Slovene corpus summarizer

Help

Korpusnik is a tool that summarizes statistical and textual data from five corpora of the Slovenian language. Each corpus has a separate tab in the tool: -- Standard Slovene: Gigafida 2.0 reference corpus of written standard Slovenian (1.3 billion tokens, texts from 1990-2018). -- Trending Slovene: the Trendi monitor corpus, which is updated monthly and draws texts from online media portals. Contains texts from 2019 to present. -- Academic Slovene: the corpus of academic Slovene OSS 1.0 (3.2 billion words) contains more than 150,000 scientific texts from the National Open Science Portal. -- Internet Slovene: the JANES 1.0 Internet Slovene corpus (more than 252 million tokens) contains texts from Slovenian social networks (blogs, comments on news, tweets). -- Spoken Slovene: the Gos 2.0 reference corpus of spoken Slovene (2.5 million tokens) contains approximately 300 hours of speech.
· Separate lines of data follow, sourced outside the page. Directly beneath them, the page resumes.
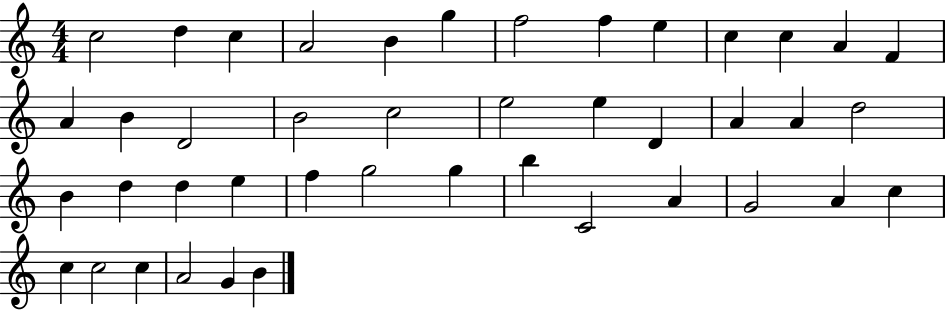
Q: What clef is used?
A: treble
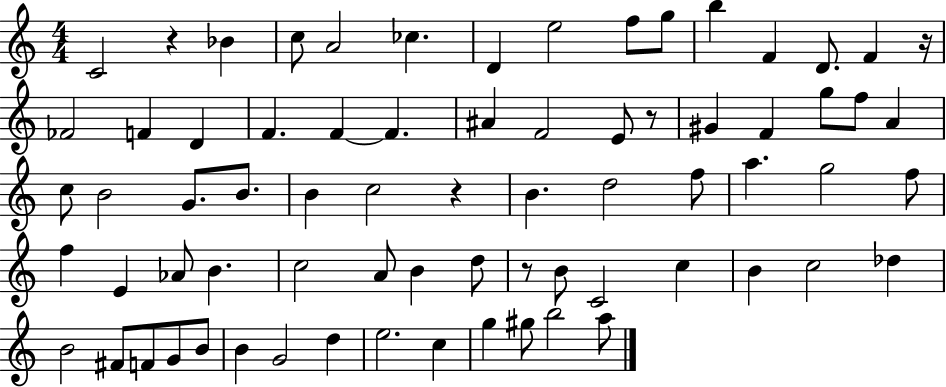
X:1
T:Untitled
M:4/4
L:1/4
K:C
C2 z _B c/2 A2 _c D e2 f/2 g/2 b F D/2 F z/4 _F2 F D F F F ^A F2 E/2 z/2 ^G F g/2 f/2 A c/2 B2 G/2 B/2 B c2 z B d2 f/2 a g2 f/2 f E _A/2 B c2 A/2 B d/2 z/2 B/2 C2 c B c2 _d B2 ^F/2 F/2 G/2 B/2 B G2 d e2 c g ^g/2 b2 a/2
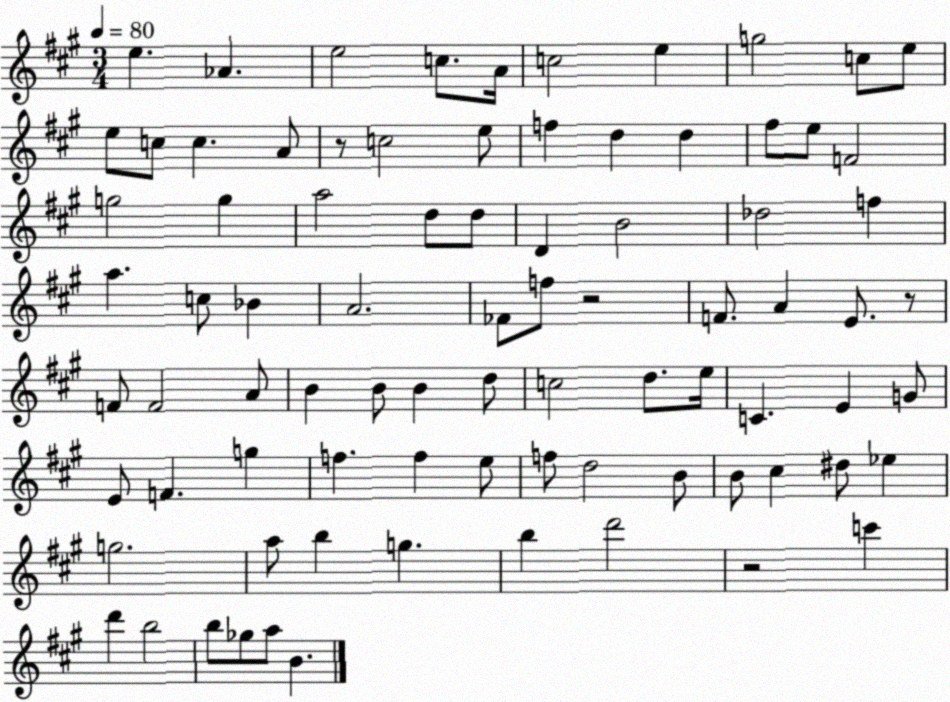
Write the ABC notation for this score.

X:1
T:Untitled
M:3/4
L:1/4
K:A
e _A e2 c/2 A/4 c2 e g2 c/2 e/2 e/2 c/2 c A/2 z/2 c2 e/2 f d d ^f/2 e/2 F2 g2 g a2 d/2 d/2 D B2 _d2 f a c/2 _B A2 _F/2 f/2 z2 F/2 A E/2 z/2 F/2 F2 A/2 B B/2 B d/2 c2 d/2 e/4 C E G/2 E/2 F g f f e/2 f/2 d2 B/2 B/2 ^c ^d/2 _e g2 a/2 b g b d'2 z2 c' d' b2 b/2 _g/2 a/2 B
In addition to the aforementioned five tabs, the Korpusnik also has a special Highlights tab, which the user sees first and where the main characteristics of the searched word from all five corpora are presented. An important functionality of the tool is the semi-automatically generated Main Points, which summarize the most relevant aspects of the results presented on each tab. Templates are “triggered” based on a specific result. Similarly, a description of each chart is semi-automatically generated, containing a summary of the data on the screen and available by clicking on the Description button.